ASSIGNMENT: Exactly as written, retype the listing below, omitting the pictures.

SOURCE DATA:
════════════════════
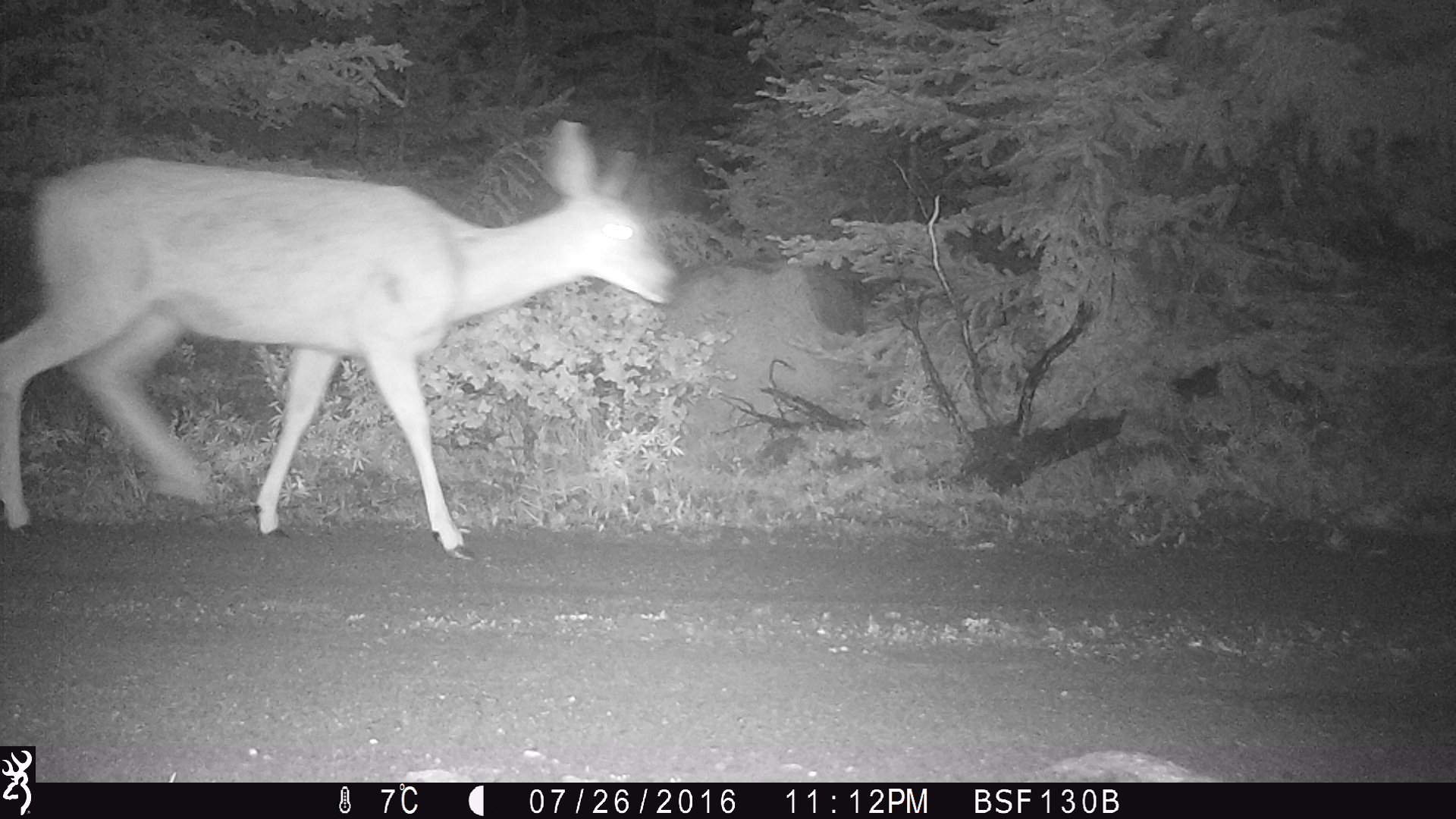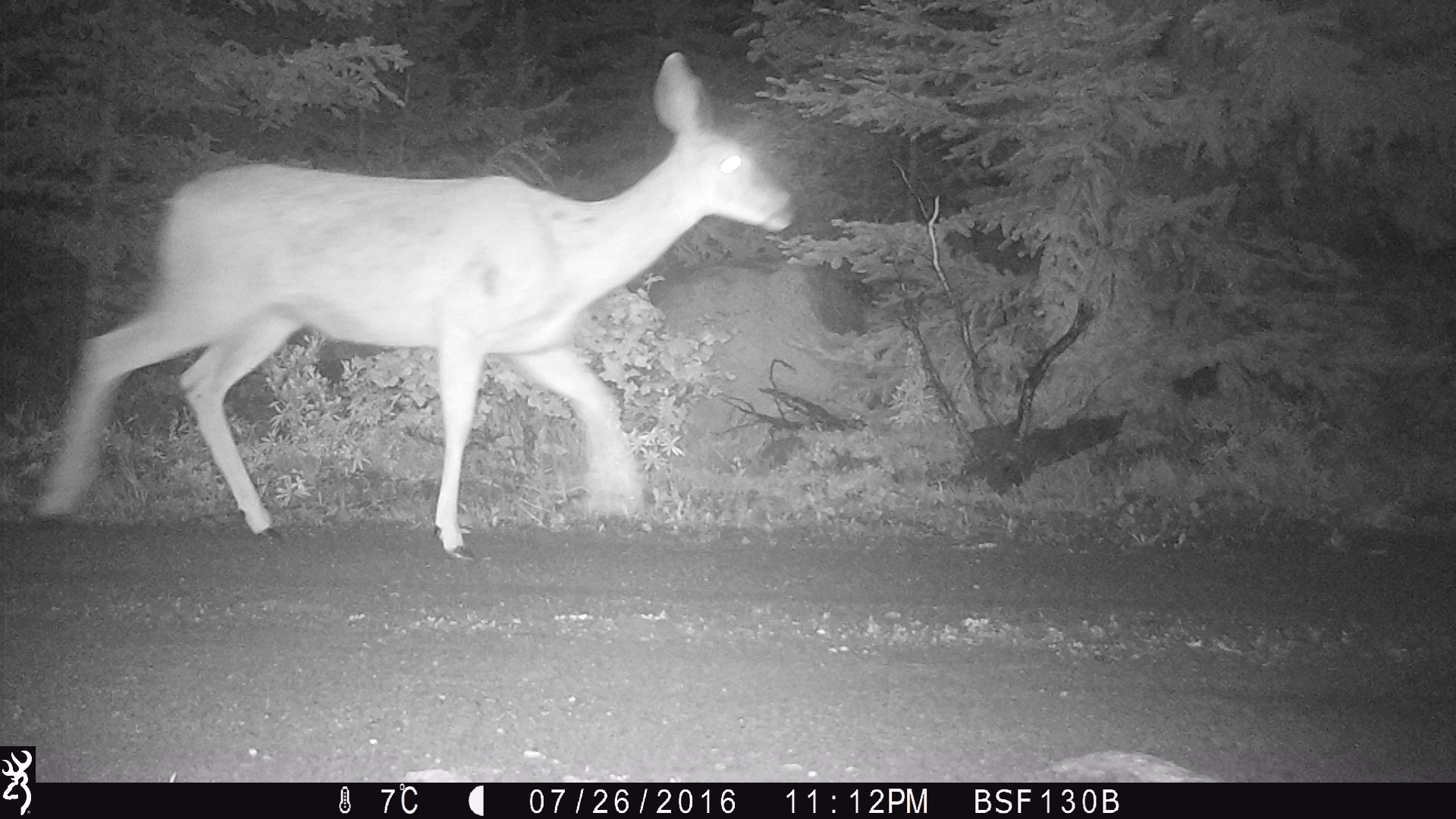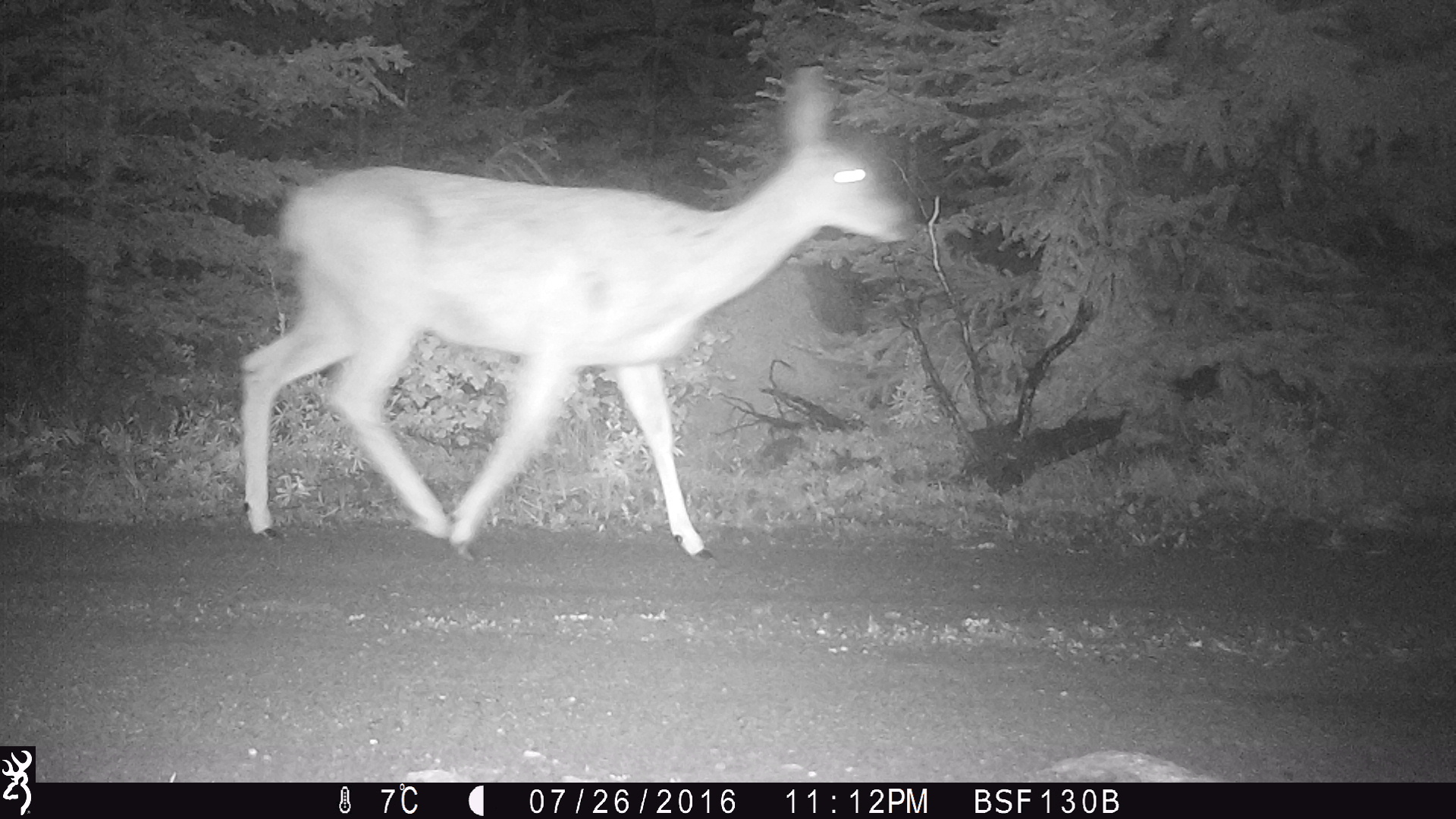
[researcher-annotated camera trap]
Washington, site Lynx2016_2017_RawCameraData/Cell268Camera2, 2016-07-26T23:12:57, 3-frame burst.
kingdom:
════════════════════
SOLUTION TO THIS PROBLEM:
[researcher-annotated camera trap]
Washington, site Lynx2016_2017_RawCameraData/Cell268Camera2, 2016-07-26T23:12:57, 3-frame burst.
kingdom:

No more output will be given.